Task statement >>
Could you copy out every line of the data below word for word, omitting the pictures from your reply?

Source records >>
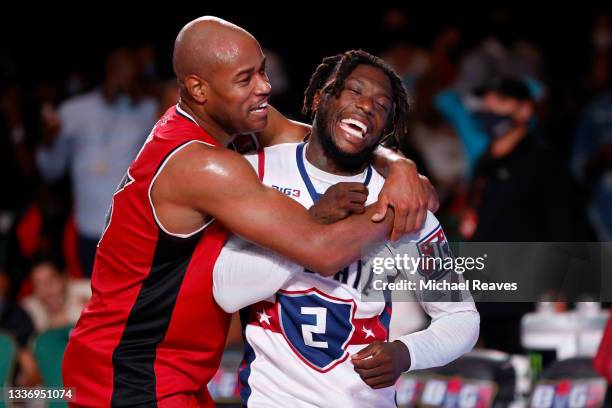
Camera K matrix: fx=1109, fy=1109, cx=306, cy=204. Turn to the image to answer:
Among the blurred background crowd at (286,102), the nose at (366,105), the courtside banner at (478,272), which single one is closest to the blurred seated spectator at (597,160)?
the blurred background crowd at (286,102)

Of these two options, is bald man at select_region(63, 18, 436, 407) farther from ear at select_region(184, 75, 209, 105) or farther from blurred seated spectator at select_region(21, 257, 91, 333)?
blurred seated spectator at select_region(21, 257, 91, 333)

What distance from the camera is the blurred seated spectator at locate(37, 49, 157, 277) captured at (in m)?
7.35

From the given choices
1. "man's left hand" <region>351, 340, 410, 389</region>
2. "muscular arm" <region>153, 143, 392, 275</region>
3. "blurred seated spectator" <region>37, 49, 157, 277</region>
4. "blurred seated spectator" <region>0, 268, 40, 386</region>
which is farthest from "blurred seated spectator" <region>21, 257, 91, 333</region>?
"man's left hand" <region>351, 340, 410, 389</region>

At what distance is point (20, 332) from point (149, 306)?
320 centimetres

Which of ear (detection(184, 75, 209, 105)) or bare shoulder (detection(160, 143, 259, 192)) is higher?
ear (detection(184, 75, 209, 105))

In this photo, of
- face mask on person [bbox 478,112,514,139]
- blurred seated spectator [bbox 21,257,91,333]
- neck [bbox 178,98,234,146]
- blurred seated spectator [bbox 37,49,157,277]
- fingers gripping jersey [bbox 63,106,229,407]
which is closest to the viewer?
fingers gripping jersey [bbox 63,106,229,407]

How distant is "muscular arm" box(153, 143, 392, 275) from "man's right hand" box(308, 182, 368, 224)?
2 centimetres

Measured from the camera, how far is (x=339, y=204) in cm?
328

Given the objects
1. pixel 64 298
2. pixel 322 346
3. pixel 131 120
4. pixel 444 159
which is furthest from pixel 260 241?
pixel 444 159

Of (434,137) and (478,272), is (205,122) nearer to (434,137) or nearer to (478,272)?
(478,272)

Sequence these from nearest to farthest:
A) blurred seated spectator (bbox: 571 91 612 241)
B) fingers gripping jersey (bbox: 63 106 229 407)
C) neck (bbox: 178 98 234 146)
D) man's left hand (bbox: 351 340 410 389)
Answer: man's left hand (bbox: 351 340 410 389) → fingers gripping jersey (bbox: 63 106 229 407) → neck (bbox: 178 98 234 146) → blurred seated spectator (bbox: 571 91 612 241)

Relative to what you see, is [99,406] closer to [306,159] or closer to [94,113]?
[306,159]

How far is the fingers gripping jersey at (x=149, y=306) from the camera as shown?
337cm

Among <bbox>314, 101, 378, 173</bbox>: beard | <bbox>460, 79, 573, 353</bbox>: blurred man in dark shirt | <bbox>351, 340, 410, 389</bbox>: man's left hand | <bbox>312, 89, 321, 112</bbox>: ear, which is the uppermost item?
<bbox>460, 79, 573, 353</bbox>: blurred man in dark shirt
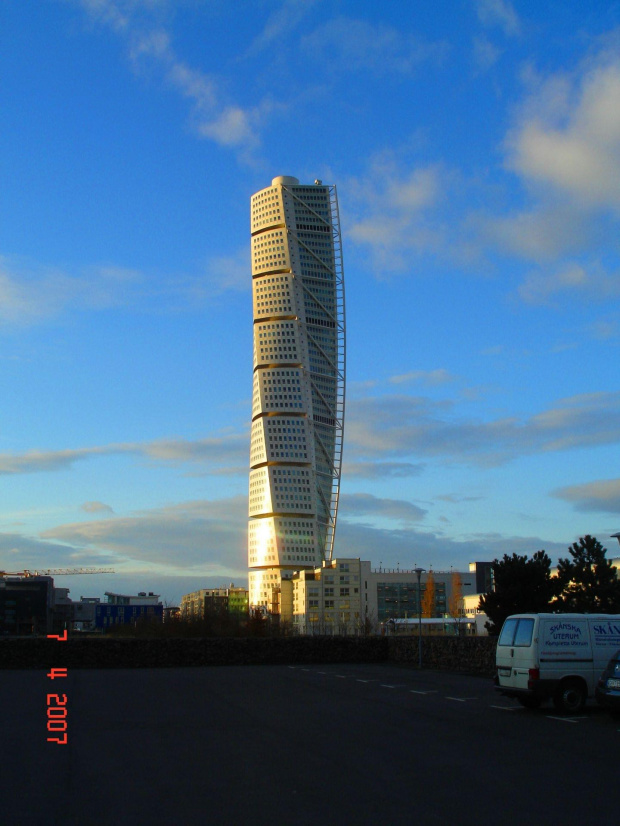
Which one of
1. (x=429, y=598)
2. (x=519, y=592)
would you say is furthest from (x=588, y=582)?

Answer >>
Camera K matrix: fx=1109, fy=1109, cx=306, cy=204. Turn to the image to answer:
Among the blurred background crowd at (286,102), the nose at (366,105), the courtside banner at (478,272), which single one is closest to the blurred seated spectator at (597,160)?
the blurred background crowd at (286,102)

Of these two options, is bald man at select_region(63, 18, 436, 407) farther from ear at select_region(184, 75, 209, 105) or farther from blurred seated spectator at select_region(21, 257, 91, 333)?
blurred seated spectator at select_region(21, 257, 91, 333)

What distance from the camera is the blurred seated spectator at locate(37, 49, 157, 277) captured at (in m)?
7.35

From the given choices
1. "man's left hand" <region>351, 340, 410, 389</region>
2. "muscular arm" <region>153, 143, 392, 275</region>
3. "blurred seated spectator" <region>37, 49, 157, 277</region>
4. "blurred seated spectator" <region>0, 268, 40, 386</region>
which is farthest from "blurred seated spectator" <region>21, 257, 91, 333</region>?
"man's left hand" <region>351, 340, 410, 389</region>

At what distance is point (20, 332) from point (149, 306)?
320 centimetres

Which of ear (detection(184, 75, 209, 105)) or bare shoulder (detection(160, 143, 259, 192)) is higher?
ear (detection(184, 75, 209, 105))

In this photo, of
- face mask on person [bbox 478,112,514,139]
- blurred seated spectator [bbox 21,257,91,333]
- neck [bbox 178,98,234,146]
- blurred seated spectator [bbox 37,49,157,277]
- fingers gripping jersey [bbox 63,106,229,407]
which is closest to the viewer?
fingers gripping jersey [bbox 63,106,229,407]

How distant is "muscular arm" box(153, 143, 392, 275) from "man's right hand" box(308, 182, 368, 224)?
2 centimetres

Measured from the camera, how far is (x=339, y=204) in cm?
328

Given the objects
1. pixel 64 298
2. pixel 322 346
3. pixel 131 120
4. pixel 444 159
which is furthest from pixel 260 241?
pixel 444 159

Of (434,137) and (478,272), is (205,122) nearer to (434,137) or nearer to (478,272)?
(478,272)

Sequence these from nearest to farthest:
A) blurred seated spectator (bbox: 571 91 612 241)
B) fingers gripping jersey (bbox: 63 106 229 407)
C) neck (bbox: 178 98 234 146)
D) man's left hand (bbox: 351 340 410 389)
Answer: man's left hand (bbox: 351 340 410 389) → fingers gripping jersey (bbox: 63 106 229 407) → neck (bbox: 178 98 234 146) → blurred seated spectator (bbox: 571 91 612 241)

Relative to what you see, is [99,406] closer to [306,159] or closer to [94,113]?
[306,159]

How far is the fingers gripping jersey at (x=149, y=306) from the camera as shown?
337cm

Among <bbox>314, 101, 378, 173</bbox>: beard | <bbox>460, 79, 573, 353</bbox>: blurred man in dark shirt | <bbox>351, 340, 410, 389</bbox>: man's left hand | <bbox>312, 89, 321, 112</bbox>: ear, which is the uppermost item?
<bbox>460, 79, 573, 353</bbox>: blurred man in dark shirt
Which one of
1. (x=429, y=598)
2. (x=519, y=592)
would you say is furthest from (x=588, y=582)?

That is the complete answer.